- _WHAT YOU ARE ASKED TO DO_: In full and without alteration, reproduce every record.
:: RECORDS FOR THIS EXERCISE
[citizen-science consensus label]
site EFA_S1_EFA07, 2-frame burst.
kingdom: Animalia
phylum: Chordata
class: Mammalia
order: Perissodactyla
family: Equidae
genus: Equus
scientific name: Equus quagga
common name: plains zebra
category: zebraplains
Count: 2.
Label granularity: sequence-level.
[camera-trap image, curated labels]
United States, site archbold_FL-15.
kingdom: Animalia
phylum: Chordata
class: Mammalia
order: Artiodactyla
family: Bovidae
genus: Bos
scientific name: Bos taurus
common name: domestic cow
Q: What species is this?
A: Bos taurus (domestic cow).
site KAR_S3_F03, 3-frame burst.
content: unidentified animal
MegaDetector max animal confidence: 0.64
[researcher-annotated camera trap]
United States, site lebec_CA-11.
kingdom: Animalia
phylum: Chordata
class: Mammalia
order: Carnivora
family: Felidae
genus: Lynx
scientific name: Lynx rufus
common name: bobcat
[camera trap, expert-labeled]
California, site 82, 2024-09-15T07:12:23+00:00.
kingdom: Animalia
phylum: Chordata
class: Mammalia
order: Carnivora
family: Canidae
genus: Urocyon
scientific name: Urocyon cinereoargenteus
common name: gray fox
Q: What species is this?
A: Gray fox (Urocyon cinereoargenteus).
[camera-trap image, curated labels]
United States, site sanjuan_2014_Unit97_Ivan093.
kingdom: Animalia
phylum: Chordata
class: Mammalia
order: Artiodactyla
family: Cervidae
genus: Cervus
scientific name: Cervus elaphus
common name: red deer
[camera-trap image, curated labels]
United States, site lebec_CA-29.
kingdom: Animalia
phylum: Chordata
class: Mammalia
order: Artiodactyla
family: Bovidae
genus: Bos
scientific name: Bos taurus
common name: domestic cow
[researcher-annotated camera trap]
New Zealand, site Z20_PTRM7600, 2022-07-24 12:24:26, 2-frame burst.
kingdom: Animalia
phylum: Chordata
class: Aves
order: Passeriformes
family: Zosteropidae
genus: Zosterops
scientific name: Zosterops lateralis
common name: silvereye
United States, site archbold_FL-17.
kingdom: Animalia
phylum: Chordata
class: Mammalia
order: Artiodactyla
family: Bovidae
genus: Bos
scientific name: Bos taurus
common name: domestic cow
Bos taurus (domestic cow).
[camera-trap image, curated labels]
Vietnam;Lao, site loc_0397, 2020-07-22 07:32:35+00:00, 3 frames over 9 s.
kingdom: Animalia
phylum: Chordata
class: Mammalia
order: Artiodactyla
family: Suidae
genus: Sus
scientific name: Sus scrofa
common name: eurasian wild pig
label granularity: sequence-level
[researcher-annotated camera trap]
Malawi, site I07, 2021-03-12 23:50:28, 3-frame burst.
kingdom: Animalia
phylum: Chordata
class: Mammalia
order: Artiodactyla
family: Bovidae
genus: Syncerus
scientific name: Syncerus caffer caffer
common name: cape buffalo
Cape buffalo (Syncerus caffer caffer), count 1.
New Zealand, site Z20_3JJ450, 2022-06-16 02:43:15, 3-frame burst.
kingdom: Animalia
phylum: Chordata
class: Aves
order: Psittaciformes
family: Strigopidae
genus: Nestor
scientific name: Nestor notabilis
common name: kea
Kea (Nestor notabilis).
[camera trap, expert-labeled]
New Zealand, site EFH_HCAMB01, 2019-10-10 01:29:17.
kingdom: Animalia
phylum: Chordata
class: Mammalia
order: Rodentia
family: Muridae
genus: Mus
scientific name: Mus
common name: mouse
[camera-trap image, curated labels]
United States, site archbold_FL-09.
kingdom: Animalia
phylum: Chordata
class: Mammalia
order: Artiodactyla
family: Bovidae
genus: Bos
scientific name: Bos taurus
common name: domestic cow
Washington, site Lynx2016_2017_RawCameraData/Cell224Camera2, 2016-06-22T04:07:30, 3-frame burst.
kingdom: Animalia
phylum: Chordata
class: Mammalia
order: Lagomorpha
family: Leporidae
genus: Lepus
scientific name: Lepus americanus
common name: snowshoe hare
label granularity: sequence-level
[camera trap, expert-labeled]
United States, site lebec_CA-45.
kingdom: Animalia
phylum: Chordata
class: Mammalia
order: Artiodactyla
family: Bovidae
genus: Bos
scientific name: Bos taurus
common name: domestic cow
::::
- _SOLUTION TO THE PROBLEM_:
[citizen-science consensus label]
site EFA_S1_EFA07, 2-frame burst.
kingdom: Animalia
phylum: Chordata
class: Mammalia
order: Perissodactyla
family: Equidae
genus: Equus
scientific name: Equus quagga
common name: plains zebra
category: zebraplains
Count: 2.
Label granularity: sequence-level.
[camera-trap image, curated labels]
United States, site archbold_FL-15.
kingdom: Animalia
phylum: Chordata
class: Mammalia
order: Artiodactyla
family: Bovidae
genus: Bos
scientific name: Bos taurus
common name: domestic cow
Q: What species is this?
A: Bos taurus (domestic cow).
site KAR_S3_F03, 3-frame burst.
content: unidentified animal
MegaDetector max animal confidence: 0.64
[researcher-annotated camera trap]
United States, site lebec_CA-11.
kingdom: Animalia
phylum: Chordata
class: Mammalia
order: Carnivora
family: Felidae
genus: Lynx
scientific name: Lynx rufus
common name: bobcat
[camera trap, expert-labeled]
California, site 82, 2024-09-15T07:12:23+00:00.
kingdom: Animalia
phylum: Chordata
class: Mammalia
order: Carnivora
family: Canidae
genus: Urocyon
scientific name: Urocyon cinereoargenteus
common name: gray fox
Q: What species is this?
A: Gray fox (Urocyon cinereoargenteus).
[camera-trap image, curated labels]
United States, site sanjuan_2014_Unit97_Ivan093.
kingdom: Animalia
phylum: Chordata
class: Mammalia
order: Artiodactyla
family: Cervidae
genus: Cervus
scientific name: Cervus elaphus
common name: red deer
[camera-trap image, curated labels]
United States, site lebec_CA-29.
kingdom: Animalia
phylum: Chordata
class: Mammalia
order: Artiodactyla
family: Bovidae
genus: Bos
scientific name: Bos taurus
common name: domestic cow
[researcher-annotated camera trap]
New Zealand, site Z20_PTRM7600, 2022-07-24 12:24:26, 2-frame burst.
kingdom: Animalia
phylum: Chordata
class: Aves
order: Passeriformes
family: Zosteropidae
genus: Zosterops
scientific name: Zosterops lateralis
common name: silvereye
United States, site archbold_FL-17.
kingdom: Animalia
phylum: Chordata
class: Mammalia
order: Artiodactyla
family: Bovidae
genus: Bos
scientific name: Bos taurus
common name: domestic cow
Bos taurus (domestic cow).
[camera-trap image, curated labels]
Vietnam;Lao, site loc_0397, 2020-07-22 07:32:35+00:00, 3 frames over 9 s.
kingdom: Animalia
phylum: Chordata
class: Mammalia
order: Artiodactyla
family: Suidae
genus: Sus
scientific name: Sus scrofa
common name: eurasian wild pig
label granularity: sequence-level
[researcher-annotated camera trap]
Malawi, site I07, 2021-03-12 23:50:28, 3-frame burst.
kingdom: Animalia
phylum: Chordata
class: Mammalia
order: Artiodactyla
family: Bovidae
genus: Syncerus
scientific name: Syncerus caffer caffer
common name: cape buffalo
Cape buffalo (Syncerus caffer caffer), count 1.
New Zealand, site Z20_3JJ450, 2022-06-16 02:43:15, 3-frame burst.
kingdom: Animalia
phylum: Chordata
class: Aves
order: Psittaciformes
family: Strigopidae
genus: Nestor
scientific name: Nestor notabilis
common name: kea
Kea (Nestor notabilis).
[camera trap, expert-labeled]
New Zealand, site EFH_HCAMB01, 2019-10-10 01:29:17.
kingdom: Animalia
phylum: Chordata
class: Mammalia
order: Rodentia
family: Muridae
genus: Mus
scientific name: Mus
common name: mouse
[camera-trap image, curated labels]
United States, site archbold_FL-09.
kingdom: Animalia
phylum: Chordata
class: Mammalia
order: Artiodactyla
family: Bovidae
genus: Bos
scientific name: Bos taurus
common name: domestic cow
Washington, site Lynx2016_2017_RawCameraData/Cell224Camera2, 2016-06-22T04:07:30, 3-frame burst.
kingdom: Animalia
phylum: Chordata
class: Mammalia
order: Lagomorpha
family: Leporidae
genus: Lepus
scientific name: Lepus americanus
common name: snowshoe hare
label granularity: sequence-level
[camera trap, expert-labeled]
United States, site lebec_CA-45.
kingdom: Animalia
phylum: Chordata
class: Mammalia
order: Artiodactyla
family: Bovidae
genus: Bos
scientific name: Bos taurus
common name: domestic cow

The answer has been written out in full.